Tell me that’s the face of someone who wants this.
The series is called Obsessed, but I think it’s absolutely toxic that this show depicts sexual assault as a means of winning a relationship with another person. There is no interesting commentary on the subject of obsession and possessive behaviour. The power imbalance in this series is truly icky, and it reinforces the belief that gay men are predatory and that homosexual relationships are based around abuse and that aforementioned power imbalance.
And I will say this: there are possessive, predatory jerks of all sexualities and genders, including gay men. They exist, but it certainly isn’t all of them or even a majority of them. I have to complain when depictions of these characters reinforce harmful stereotypes and don’t address the fact that there’s something seriously wrong with this sort of behaviour. Assault is never a means to an end, yet this is not discussed in any form in Obsessed, seeing as how the victim, Yi Chen, gives in to his abuser and everything is happy in the end. If there was some sort of meaningful discussion of Jin Teng’s abusive behaviour, or if Yi Chen managed to stay away from Jin Teng, I think the series would have been far more satisfying and worthwhile.

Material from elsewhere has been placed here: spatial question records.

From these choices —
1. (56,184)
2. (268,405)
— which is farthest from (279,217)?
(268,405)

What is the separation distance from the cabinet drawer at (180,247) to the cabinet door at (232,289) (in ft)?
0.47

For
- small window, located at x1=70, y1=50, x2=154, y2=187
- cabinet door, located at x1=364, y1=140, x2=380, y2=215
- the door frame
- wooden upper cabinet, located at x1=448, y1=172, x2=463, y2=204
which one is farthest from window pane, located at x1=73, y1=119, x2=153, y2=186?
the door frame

Stories about abuse should be told, but this story doesn’t actually say anything about abuse. It’s just… there, and it’s treated like it’s just part of the “game of love”. I think a large part of the problem for me is that so, so many people in the comments of these episodes see all of these attacks as sexy or cute. Jin Teng employs guilt, threats, and violence to “win over” Yi Chen, and even after they’re officially together, that power imbalance is still very evident. This isn’t cute. It’s a bit scary, honestly. I can’t help but imagine myself in Yi Chen’s position, and all I can imagine is fear.
Now, that was a lot, and it sounded very critical, mostly because it was. I believe that LGBT+ representation is very important, but it shouldn’t rely on stereotypes. The point of gay representation isn’t just to have characters that are gay, but instead to show how gay folks are just… folks. I have the same standards for portrayals of both heterosexual and homosexual relationships. People who abuse others shouldn’t be made out to be heroes or ideal romantic partners. Friends and otherwise unassociated individuals shouldn’t make creepy comments or ask personal questions about relationship-related activities. Such questions shouldn’t be made out to funny or charming.
I believe in treating people right, and for most of season 1, they’re treated pretty poorly. Thankfully, seasons 2 and 3 are very different, and in the second and final article in this series, I will gush uncontrollably about how HIStory 2 and 3 do so much so well.